This thread has been locked.

If you have a related question, please click the "Ask a related question" button in the top right corner. The newly created question will be automatically linked to this question.

Setting up simulator for optimizing code

After having done a great deal of "alpha" level development on the dm643x platform using the actual hardware, I'd like to do some function level optimization using the simulator instead of a target board.  Basically rip the function in question out and write a simple wrapper to do some test cases to try and get my cycles per loop down.  I started looking at the optimizing C tutorial, only to see that it says it is not supported for CCS3.3 release.  I'd love a sample project setup for the c64+ cycle accurate simulator (or even better, setup just like the 643x) to get started on.  So far, after picking this simulator during CCS setup and starting a project from scratch I continue to receive a "[ output name ] does not match the target type, not loaded" error anytime I attempt to load my built output file into the simulator.  Any suggestions for how to fix this or where to find an existing starting project?

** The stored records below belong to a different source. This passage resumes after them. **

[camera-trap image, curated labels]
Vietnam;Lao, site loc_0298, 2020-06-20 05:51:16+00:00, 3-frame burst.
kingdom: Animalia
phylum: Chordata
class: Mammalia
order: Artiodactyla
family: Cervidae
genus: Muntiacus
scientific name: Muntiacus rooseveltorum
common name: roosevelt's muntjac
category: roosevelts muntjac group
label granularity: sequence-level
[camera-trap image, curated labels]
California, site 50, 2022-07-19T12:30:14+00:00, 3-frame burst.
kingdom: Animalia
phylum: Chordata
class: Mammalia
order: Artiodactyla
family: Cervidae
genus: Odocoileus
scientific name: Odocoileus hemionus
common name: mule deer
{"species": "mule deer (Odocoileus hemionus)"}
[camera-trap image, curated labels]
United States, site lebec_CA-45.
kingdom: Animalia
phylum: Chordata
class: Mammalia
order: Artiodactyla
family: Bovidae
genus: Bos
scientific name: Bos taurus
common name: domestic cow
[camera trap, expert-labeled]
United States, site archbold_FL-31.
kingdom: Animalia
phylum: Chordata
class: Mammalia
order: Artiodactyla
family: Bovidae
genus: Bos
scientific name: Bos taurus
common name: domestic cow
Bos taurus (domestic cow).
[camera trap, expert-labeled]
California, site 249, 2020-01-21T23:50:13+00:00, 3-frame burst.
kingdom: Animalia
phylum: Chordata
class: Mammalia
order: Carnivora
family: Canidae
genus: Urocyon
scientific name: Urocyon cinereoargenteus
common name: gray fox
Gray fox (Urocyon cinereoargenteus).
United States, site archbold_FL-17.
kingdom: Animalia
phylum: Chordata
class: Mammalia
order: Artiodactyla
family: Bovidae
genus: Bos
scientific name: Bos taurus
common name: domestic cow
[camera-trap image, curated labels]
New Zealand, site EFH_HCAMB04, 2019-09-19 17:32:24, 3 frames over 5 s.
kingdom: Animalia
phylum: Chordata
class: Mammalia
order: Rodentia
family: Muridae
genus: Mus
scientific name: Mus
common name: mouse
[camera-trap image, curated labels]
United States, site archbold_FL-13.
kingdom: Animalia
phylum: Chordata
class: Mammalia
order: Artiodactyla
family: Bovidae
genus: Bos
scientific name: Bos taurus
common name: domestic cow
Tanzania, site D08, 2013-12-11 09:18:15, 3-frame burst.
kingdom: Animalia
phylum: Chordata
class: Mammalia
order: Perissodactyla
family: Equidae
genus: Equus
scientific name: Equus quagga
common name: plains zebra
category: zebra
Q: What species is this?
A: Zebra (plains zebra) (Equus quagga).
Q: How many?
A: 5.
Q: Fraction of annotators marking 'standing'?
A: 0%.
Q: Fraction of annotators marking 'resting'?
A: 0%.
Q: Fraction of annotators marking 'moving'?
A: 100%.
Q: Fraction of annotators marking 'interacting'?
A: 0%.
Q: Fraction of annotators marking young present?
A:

  • Ok, I found out that I wasn't entering an rts library in the linker tab under project options.  But this leads to a new question.  What is the difference between all the c64plus rts libraries?  In my C6000\cgtools\lib folder, I see rts64plus.lib, rts64plus_eh.lib, rtspluse.lib, & rtspluse_eg.lib.

  • MattLipsey said:
    What is the difference between all the c64plus rts libraries?  In my C6000\cgtools\lib folder, I see rts64plus.lib, rts64plus_eh.lib, rtspluse.lib, & rtspluse_eg.lib.

    rts64plus - little endian, no exception handling.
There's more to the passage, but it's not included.